I tried my best, but it was all in vain, I just couldn't stop them from closing up the suitcase and getting in the car. The peeps left Zephyr and I ALONE for a whole 39 1/2 hours. Somebody (I won't say who) showed them how they felt about it by peeing on the bathmat. I'm not saying I endorse this type of behaviour, but I do agree that SOMETHING needed to be done to let those fleshies know how much we don't like it when they leave. Sure sure, they leave us with lots of food and water and clean litter and all the other so-called necessities of life, but what of body heat in bed? Head scritches when we need them? Blanket covered legs? The fireplace?
When they came back I really wanted to snub them to teach them a lesson, but I couldn't resist the girl's lap. Next time I won't be so weak.
This is Moxie. I HATE MOXIE SO MUCH. She lives in the house behind ours and she should just stay where I can never see her and things would be a lot better. Sometimes we both sit in our upstairs windows and just glare at each other. Sometimes she sits on our back fence like this just to torment me and she's always trying to get to the warm shed roof in our mutual neighbours yard before me so that she can claim that sun-warmed spot before I do. Occasionally she even makes her way into MY VERY OWN YARD and poops in our flowerbeds. That's just too much to bear! Luckily she's a huge, slow cat and she's not interested in fighting, so it never gets beyond staring contests and a little growling. Don't think I couldn't take her - I could...I just don't want to. Zephyr thinks Moxie looks interesting. If he were let out he'd probably PLAY with her. Zephyr just doesn't really get this whole "being a cat" thing.
Can't get enough of the pictures of yours truly (and sometimes Zephyr)? Just for you, my faithful readers, I've created a photo page at flickr, so you can admire my loveliness as much as you want to (which I know is A LOT). What are you waiting for - click over there in the sidebar and get started oohing and aaahing!
My life is soooooooooooooooo boring right now. I need spring to come NOW because I'm tired of being wet and cold. The Door Opener heard on the news that it has rained here every single day since December 18th. That's TWENTY-SEVEN days for those of you whose walnut-sized brains can't or won't do that math. I'm pretty mad about it and wish I knew who I could hiss at to make the sun come out. For awhile I suspected the fleshies, but now that I see that they're pretty crabby about the rain too, maybe I have to look further afield for the culprit. The Girl wanted to take a picture of me yesterday when I came in all soaking wet with my fur sticking up all over but I wouldn't let her. How undignified! You'd much rather see me well-groomed and looking glamourous, wouldn't you?

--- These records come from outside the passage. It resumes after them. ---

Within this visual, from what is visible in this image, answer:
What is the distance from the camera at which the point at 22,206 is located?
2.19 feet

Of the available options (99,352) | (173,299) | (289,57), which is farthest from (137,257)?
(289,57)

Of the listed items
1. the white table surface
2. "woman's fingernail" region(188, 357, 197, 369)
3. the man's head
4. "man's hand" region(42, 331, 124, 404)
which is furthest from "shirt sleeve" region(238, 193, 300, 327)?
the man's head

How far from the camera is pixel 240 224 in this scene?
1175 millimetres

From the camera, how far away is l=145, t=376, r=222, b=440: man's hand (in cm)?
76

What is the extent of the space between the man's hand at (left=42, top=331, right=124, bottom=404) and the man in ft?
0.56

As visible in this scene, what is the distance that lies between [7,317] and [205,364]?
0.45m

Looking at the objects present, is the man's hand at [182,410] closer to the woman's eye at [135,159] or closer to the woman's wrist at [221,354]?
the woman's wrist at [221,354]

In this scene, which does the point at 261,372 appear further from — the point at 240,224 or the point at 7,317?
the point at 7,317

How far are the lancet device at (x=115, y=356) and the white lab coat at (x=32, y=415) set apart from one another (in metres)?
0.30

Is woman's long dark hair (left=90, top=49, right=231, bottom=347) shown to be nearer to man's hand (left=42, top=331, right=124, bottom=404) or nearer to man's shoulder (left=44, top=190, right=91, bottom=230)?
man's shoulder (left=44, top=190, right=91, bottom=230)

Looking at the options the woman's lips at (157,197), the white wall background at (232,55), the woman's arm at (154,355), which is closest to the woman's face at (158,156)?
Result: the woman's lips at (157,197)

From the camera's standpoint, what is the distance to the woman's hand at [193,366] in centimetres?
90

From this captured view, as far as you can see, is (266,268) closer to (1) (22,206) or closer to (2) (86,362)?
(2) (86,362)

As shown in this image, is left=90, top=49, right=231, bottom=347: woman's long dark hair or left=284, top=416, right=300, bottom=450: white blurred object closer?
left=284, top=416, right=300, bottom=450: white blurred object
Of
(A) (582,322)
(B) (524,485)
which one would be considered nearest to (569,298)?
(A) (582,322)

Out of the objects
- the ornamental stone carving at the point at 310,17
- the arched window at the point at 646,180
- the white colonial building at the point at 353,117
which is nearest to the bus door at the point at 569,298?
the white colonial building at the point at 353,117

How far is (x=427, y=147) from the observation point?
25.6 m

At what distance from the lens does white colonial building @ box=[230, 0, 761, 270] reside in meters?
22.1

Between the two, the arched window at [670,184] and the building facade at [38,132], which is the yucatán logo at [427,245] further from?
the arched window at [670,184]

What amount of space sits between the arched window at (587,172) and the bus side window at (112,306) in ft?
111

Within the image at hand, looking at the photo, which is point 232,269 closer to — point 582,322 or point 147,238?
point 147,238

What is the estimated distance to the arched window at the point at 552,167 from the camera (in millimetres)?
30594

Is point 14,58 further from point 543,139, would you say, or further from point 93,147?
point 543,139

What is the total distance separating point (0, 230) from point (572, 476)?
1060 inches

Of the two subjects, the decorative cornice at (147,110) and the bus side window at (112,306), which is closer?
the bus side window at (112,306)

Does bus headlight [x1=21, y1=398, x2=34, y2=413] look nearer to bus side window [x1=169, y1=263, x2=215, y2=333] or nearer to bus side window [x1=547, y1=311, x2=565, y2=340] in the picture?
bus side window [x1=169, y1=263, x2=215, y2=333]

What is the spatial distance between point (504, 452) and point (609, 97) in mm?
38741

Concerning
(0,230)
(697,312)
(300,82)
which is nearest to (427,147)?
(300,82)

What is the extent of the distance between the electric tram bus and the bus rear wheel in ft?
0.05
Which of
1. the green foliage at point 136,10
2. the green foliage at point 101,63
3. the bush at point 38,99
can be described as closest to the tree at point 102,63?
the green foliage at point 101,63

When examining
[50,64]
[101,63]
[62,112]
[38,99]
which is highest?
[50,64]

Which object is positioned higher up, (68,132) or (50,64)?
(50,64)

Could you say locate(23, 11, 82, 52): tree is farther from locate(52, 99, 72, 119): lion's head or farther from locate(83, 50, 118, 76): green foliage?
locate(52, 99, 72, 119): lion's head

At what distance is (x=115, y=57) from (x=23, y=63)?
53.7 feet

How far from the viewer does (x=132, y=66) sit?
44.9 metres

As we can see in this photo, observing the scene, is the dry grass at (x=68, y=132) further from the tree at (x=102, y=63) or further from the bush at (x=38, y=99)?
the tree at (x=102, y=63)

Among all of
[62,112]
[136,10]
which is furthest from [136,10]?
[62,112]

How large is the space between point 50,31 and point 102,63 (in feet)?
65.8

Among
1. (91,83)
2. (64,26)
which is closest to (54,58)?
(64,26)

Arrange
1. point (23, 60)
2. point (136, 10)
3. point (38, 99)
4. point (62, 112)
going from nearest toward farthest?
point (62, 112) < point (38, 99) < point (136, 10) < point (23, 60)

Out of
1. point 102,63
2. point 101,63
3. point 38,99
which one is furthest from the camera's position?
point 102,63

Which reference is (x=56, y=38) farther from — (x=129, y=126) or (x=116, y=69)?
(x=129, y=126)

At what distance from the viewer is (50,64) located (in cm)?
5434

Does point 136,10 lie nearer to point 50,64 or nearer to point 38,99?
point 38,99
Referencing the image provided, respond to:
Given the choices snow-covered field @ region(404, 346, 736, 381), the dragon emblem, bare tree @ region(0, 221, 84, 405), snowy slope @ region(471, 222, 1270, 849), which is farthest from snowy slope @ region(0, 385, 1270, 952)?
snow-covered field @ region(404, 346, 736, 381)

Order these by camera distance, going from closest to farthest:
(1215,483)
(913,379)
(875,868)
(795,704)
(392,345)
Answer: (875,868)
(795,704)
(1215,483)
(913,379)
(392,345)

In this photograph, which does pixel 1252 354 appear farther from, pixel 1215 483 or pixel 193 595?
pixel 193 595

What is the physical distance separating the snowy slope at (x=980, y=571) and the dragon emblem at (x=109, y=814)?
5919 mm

I've never been a huge fan of Garfield, though I have previously noted the resemblance between "America's favorite cartoon cat" and my favourite fur brother. But somehow I find the Garfield Randomizer even more funny than the daily strip. Is it just me?
I know how doors work, now if only I could get these beautiful but sometimes less-than-functional paws of mine to turn that knob! Then I wouldn't have to rely on the Door Opener to let me in and out and in and out and in and out as many times as I want to. Mostly she does a tolerable job, but I do tend to get some bad attitude from her sometimes. She thinks she was put on this earth to be something more than a cat servant, but I whole-heartedly disagree. She is here to open the door, keep my water bowl full, adore me and be a good source of heat when I'm cold and that's all!
Better late than never, we say. Just when the peeps were thinking we went another year without getting them a Christmas present, the two of us decided to spend a couple of hours curled up on the blanketed legs of the Door Opener while she watched the television. Now, I do this on occasion, but it's not Zephyr's thing AT ALL (I had to talk him into it), so a double-kitty snuggle was most appreciated.
What's there to say about me? I'm GREAT. I'm a feisty feline who is in charge of everybody and everything in my world! Or I should be anyway. Sometimes those chumps try to thwart me, but I usually prevail.